Fondation d'entreprise Ricard is pleased to announce the solo show of Ida Tursic & Wilfried Mille, winners of the Fondation d'entreprise Ricard Prize 2009.
Everything started at the beginning of the 2000s through an accumulation process and an empirical practice in the studio, and yet for Tursic and Mille, doing is primarily a matter of thinking, defining how they produce and think in painting.
In reference to the lecture that concluded Maurice Merleau-Ponty’s 1960-61 course at Collège de France, the artists define this as a true love letter addressed to painting. More particularly, the primacy of perception1 asserted in the French philosopher’s phenomenology seems to have become the everyday material of the artists’ work in the studio, both in their exploration of a language that gets redefined every time in the very act of formulating a new thought, and also in the dynamic relationship between everything that gives rise to their work: consciousness, the world, history and their interpersonal relations. An art of doing (with their hands) and thinking (with their heads). And a kind of painting, which also raises the question of how two people can paint together, with the superimpositions, interpenetrations, complementarities and contradictions that follow from a constitutive division in two. It is a question of proximity, and therefore of reaction, desire: “The fact of having two heads and two right hands can prove very useful, in many situations!”
So it is a theoretical painting practice that determines what must be done through the very fact of thinking of how to do it, accommodating a wide spectrum of possibilities continuously presented by this decision process, which is constantly opened and solicited. By mainly reproducing found images, the question is not “this OR that”, but rather “this AND that”, according to a principle of critical accumulation (discussed and judged case-by-case) and perpetual motion. This means that Tursic and Mille’s paintings do not reflect a particular style, and that they are neither abstract nor figurative, but are at most both at the same time; because every style and every subject is “within reach” as they themselves assert, since: “panting cannot be a gesture set in stone and filed like patent. It must be open to all the propositions its practice generates; painting must be opportunistic and self-conscious.”
Tursic and Mille’s exhibition at Fondation d’entreprise Ricard is yet another revision of these propositions and a new open, continuous love letter to painting itself. Starting with its title, which references the two opposite colors black and white, as well as the coexistence of two subjects, the bichon frise (a breed of dog) and the Madonna (the most classic pictorial subject): the former, moreover, rendered like a painting within a painting and the latter painted and then burned, the residue of a production process that simultaneously proposes and disfigures (alters, eliminates, or at the very least couples, juxtaposes) the image preliminarily chosen.
Another work presented, an XXL painting depicting the ruins of the Hollywood sign, painted directly on the walls of the studio, in something like an ancient sinopia, bears traces of the artists’ work, the ghost of earlier pieces.

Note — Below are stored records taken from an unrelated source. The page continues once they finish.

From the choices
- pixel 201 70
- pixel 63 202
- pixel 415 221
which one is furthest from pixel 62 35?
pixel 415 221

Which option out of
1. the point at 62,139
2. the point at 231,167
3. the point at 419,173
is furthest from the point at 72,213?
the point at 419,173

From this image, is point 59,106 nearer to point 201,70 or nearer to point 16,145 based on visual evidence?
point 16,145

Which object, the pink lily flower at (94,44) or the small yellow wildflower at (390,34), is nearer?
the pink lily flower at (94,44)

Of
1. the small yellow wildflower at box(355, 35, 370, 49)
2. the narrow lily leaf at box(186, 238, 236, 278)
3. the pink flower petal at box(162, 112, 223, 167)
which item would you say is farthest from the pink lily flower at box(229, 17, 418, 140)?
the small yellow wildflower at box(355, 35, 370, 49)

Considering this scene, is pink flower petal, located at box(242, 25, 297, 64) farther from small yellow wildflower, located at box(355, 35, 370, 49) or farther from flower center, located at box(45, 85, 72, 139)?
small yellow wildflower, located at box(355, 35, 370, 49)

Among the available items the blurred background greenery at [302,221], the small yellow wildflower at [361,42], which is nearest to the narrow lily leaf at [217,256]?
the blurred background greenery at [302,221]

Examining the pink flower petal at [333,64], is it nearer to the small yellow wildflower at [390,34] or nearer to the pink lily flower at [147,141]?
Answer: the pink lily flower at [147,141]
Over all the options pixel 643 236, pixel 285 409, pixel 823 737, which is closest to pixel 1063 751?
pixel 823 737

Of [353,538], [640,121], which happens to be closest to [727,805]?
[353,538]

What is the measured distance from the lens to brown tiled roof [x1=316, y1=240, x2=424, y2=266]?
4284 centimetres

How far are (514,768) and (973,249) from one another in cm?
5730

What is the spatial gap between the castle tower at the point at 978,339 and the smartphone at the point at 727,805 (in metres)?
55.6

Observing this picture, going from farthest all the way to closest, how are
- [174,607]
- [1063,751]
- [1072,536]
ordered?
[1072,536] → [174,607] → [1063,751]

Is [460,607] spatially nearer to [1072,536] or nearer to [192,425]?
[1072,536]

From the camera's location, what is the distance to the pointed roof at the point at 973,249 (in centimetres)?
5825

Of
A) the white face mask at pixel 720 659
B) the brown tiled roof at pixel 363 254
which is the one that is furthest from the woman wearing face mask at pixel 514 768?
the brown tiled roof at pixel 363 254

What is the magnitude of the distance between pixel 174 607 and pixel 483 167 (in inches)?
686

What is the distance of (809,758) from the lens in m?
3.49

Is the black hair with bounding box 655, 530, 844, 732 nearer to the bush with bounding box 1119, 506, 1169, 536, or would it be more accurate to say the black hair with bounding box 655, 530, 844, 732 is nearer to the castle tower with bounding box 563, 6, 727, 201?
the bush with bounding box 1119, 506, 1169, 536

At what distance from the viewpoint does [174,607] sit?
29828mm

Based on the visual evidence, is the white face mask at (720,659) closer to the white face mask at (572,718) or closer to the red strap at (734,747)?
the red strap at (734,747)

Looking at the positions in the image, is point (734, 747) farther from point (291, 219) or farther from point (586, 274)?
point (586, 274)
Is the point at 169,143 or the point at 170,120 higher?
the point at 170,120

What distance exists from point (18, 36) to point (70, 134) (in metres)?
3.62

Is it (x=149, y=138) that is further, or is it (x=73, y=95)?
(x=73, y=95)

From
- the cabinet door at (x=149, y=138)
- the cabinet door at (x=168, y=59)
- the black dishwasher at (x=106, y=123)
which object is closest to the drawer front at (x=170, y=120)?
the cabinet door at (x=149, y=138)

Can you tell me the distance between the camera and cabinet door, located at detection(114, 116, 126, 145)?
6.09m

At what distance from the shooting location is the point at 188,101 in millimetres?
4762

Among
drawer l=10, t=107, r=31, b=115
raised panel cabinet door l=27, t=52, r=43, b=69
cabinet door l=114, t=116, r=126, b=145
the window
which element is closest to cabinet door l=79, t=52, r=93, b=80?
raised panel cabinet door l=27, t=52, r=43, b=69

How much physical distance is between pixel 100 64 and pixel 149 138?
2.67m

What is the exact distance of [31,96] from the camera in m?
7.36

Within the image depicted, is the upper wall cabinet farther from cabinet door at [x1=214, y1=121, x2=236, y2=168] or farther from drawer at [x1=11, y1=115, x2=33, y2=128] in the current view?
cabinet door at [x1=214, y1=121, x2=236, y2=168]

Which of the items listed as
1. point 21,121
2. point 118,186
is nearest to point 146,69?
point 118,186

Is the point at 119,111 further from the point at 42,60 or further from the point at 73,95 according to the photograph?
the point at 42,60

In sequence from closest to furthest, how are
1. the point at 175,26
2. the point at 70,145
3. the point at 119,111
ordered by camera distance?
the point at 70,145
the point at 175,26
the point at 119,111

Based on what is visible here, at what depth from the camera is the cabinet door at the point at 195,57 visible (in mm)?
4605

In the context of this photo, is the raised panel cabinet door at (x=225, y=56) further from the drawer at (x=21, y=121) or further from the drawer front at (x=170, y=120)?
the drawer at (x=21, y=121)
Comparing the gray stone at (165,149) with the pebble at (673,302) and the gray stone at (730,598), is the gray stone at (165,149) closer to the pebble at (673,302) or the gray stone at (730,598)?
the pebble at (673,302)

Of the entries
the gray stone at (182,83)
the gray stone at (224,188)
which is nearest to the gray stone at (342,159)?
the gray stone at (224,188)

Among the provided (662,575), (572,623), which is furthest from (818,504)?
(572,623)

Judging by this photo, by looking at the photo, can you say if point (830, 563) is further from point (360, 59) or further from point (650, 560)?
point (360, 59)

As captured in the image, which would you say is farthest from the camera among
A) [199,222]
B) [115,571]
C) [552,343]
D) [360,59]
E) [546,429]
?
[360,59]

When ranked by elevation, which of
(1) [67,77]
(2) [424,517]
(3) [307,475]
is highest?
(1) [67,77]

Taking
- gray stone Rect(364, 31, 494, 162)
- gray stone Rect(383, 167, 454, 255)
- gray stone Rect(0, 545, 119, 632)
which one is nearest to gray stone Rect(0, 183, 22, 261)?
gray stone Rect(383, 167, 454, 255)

And then there is the large wall at the entrance, where an image of the studio shows through, followed by a wall covered with dozens of works on paper and canvas: sketches, plans, first attempts, texts and images… which are more reflections on the fact of painting a painting than paintings as such—in other words, the flow of the act of painting instead of the finished work.
A potentiality as cacophonous as it is joyful: an exhibition and its just-as-innumerable possible variants, the latest of which might be almost exclusively a stroke of luck. Like the images on which other versions are superimposed. Or the bodies, faces, objects, landscapes teeming with patches of pure color.
If this is a spirit that connects Tursic and Mille to contemporary painting while at the same time setting them apart from it, it is indeed a mixture between a digital sensibility pushed to the point of paradox (until it becomes objective and palpable) and a reclaiming of the analogue gesture and material that dematerializes in its possible variants, thus generating a succession of oxymorons: a calculated bet, a welcoming and comfortable excess, a generous opportunism, a conscious unconsciousness, a masterful experiment, a curious and fluctuating culture, pleasure without its explanation, without its mystery being revealed. The space-time of the choice where, by connecting the categories of the mysterious and the supernatural, “a thing becomes a work of art”, as Eric Troncy wrote; a work that gives us the unique chance to really do “the prohibitive experience of art”2. A systematic lyrical destruction in which to reconstruct the painting form and bring the enchantment back to the intellectual and perceptive experience of painting.
1. Maurice Merleau-Ponty, The Primacy of Perception, Northwestern University Press, 1964.
2. Ida Tursic & Wilfried Mille, Decade, 2011. Text by Eric Troncy. Les presses du réel.